If you feel like you have questions about these steps or the risk factors, consult a health provider. Physical therapists and physicians are great choices here.
On Peeing Your Pants…
Many people took outrage to a minor point in the article, when I declared that involuntary urination isn’t something otherwise healthy people need to tolerate. I stand by this. While there are some conditions that preclude that statement, if you have one of those, you probably know it. Incontinence, especially during effort, is a sign that you have pelvic floor insufficiency. Training and reeducation of those muscles with a pelvic floor physical therapist can cause dramatic improvements in this condition. While many people suffer from this, please don’t confuse common with normal. Again, the American Physical Therapy Association has a great radio spot and resources about this on MoveForwardPT.com. Stress-induced urinary incontinence is largely avoidable and you don’t have to endure this despite what the cultural beliefs of any specific group may imply or teach.
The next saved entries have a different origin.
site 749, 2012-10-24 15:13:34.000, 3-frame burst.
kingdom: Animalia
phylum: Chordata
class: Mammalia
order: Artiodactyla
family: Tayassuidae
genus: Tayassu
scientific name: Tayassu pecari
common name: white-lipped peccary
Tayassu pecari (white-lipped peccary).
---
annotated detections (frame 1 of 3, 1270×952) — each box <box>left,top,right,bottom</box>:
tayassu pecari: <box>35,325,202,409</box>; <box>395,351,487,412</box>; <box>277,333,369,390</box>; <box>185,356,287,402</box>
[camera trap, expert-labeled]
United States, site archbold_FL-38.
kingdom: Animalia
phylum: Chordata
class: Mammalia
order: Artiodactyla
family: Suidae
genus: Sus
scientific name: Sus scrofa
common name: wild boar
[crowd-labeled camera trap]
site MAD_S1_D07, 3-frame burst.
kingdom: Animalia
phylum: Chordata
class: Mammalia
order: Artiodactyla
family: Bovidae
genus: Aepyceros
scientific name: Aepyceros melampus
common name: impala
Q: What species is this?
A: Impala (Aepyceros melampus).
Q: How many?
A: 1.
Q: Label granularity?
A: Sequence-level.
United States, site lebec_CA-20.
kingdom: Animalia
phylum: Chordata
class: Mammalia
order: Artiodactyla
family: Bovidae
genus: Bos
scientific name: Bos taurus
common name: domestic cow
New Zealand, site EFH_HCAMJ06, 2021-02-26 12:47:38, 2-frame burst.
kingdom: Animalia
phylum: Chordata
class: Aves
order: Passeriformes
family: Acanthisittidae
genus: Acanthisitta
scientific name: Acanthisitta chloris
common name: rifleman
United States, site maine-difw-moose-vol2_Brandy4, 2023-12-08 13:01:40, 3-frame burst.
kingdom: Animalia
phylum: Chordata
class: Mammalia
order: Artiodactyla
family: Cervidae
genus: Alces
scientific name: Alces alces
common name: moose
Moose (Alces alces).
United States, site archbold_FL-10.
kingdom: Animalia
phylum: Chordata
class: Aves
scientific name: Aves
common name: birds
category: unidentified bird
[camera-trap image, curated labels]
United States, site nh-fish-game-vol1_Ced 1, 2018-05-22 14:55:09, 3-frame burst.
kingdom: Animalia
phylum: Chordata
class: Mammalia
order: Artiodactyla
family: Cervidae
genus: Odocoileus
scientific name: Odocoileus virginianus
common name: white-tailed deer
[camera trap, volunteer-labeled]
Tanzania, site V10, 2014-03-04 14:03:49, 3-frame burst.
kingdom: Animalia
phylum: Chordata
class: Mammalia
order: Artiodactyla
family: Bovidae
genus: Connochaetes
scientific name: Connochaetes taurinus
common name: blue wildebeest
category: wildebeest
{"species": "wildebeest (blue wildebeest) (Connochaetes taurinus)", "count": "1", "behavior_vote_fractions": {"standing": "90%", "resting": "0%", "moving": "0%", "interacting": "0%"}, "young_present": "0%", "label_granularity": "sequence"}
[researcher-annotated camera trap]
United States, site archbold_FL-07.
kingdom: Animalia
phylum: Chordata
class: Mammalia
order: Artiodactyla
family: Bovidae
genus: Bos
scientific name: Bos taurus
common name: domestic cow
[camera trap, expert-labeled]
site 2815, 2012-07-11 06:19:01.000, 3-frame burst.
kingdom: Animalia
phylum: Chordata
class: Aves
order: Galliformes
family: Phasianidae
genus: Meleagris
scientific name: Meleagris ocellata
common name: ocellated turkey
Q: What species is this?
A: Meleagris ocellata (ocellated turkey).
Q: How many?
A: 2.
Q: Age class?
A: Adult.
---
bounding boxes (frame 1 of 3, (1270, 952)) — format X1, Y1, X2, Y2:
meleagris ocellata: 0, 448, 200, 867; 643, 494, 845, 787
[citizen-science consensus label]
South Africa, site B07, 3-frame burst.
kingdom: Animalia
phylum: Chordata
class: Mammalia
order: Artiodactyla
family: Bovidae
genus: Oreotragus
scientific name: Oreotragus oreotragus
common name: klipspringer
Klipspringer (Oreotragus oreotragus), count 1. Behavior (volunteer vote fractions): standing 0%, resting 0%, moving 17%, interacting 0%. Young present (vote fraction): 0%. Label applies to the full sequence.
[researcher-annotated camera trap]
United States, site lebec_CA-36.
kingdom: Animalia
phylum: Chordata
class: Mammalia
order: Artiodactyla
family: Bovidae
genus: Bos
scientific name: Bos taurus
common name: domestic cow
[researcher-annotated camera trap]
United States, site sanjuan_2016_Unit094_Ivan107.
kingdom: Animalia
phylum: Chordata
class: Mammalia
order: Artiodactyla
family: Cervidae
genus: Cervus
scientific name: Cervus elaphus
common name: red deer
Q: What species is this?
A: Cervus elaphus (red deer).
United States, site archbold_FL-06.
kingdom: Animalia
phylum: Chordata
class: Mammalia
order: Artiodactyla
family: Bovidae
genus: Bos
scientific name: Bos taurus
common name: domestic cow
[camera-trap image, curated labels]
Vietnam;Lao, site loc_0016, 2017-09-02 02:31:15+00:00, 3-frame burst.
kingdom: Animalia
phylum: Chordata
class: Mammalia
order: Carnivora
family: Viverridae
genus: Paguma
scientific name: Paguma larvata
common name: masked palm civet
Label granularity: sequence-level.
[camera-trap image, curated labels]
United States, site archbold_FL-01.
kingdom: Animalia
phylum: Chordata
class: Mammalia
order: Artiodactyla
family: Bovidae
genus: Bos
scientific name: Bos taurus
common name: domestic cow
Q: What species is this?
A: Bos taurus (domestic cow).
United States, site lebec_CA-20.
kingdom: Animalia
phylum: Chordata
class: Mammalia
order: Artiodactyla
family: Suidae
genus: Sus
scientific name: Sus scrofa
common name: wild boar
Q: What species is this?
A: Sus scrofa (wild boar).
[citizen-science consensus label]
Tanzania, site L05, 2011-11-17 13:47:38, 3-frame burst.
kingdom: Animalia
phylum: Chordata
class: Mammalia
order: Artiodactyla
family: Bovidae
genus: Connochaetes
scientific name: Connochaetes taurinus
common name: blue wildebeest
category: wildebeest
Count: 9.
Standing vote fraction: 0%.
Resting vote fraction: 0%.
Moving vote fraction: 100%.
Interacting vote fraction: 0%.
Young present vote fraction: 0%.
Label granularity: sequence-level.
Moving the Debate Forward Positively
This is not a CrossFit versus everyone else debate. In fact, for a lot of reasons, physical therapists and CrossFit coaches can make excellent partners. CrossFit is clearly in the crosshairs of the debate due to the extreme nature of the workouts, but they don’t stand alone. As interest in running marathons continues to increase and ultra endurance events like the Badwater 135, the Tour Divide and Leadville 100 see increasing registration numbers, understanding the negative effects of pushing your body to physiologic extremes is critical. This debate is important to have. Blanket condemnations on one side or another have no place. Remember that “no pain, no gain” is a dangerous approach to exercise. Extremes once in a while are alright, but are not a good idea for a sustainable long term exercise strategy on a daily basis, even for combat training. Finally, the risk of not exercising is significant and real and not a sustainable solution for anyone.
I was happy to see many continue the debate on blogs and in the news, and I hope it results in an increased awareness about exercise and how to stay healthy. I had hundreds of people reach out to me who were injured participating in CrossFit, including those who experienced rhabdo. I had even more reach out to express stories of their success and fitness gains. One thing is for sure, while those inside of CrossFit have known about and have been managing the rhabdo issue for some time, external to CrossFit, it isn’t a secret anymore.